Top of Task input
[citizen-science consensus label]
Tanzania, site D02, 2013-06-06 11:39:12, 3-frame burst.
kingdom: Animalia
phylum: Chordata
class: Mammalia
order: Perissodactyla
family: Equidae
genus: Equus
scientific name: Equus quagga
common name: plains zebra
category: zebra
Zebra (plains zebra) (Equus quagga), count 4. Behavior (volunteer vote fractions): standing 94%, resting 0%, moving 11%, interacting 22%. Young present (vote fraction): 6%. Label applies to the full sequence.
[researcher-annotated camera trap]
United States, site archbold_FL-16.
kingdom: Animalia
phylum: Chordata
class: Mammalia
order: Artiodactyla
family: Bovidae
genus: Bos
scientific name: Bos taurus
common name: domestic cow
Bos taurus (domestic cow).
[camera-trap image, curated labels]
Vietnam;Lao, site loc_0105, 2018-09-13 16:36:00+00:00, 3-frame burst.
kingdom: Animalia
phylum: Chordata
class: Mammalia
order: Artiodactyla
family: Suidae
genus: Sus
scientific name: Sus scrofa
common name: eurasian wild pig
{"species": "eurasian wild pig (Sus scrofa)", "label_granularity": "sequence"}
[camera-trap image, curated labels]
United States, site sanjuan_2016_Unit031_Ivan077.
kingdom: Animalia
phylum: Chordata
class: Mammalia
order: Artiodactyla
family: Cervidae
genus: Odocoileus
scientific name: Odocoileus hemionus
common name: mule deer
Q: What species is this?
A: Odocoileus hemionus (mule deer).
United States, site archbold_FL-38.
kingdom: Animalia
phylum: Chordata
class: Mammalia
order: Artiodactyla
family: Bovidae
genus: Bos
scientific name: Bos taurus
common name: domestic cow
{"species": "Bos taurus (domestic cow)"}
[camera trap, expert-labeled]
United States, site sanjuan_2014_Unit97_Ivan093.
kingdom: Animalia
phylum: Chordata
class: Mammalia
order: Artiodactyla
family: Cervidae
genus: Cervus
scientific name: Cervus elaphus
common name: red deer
Bottom of Task input
Find the word "genus" in the entries, and copy every line it shows up in.

Solution to this task:
genus: Equus
genus: Bos
genus: Sus
genus: Odocoileus
genus: Bos
genus: Cervus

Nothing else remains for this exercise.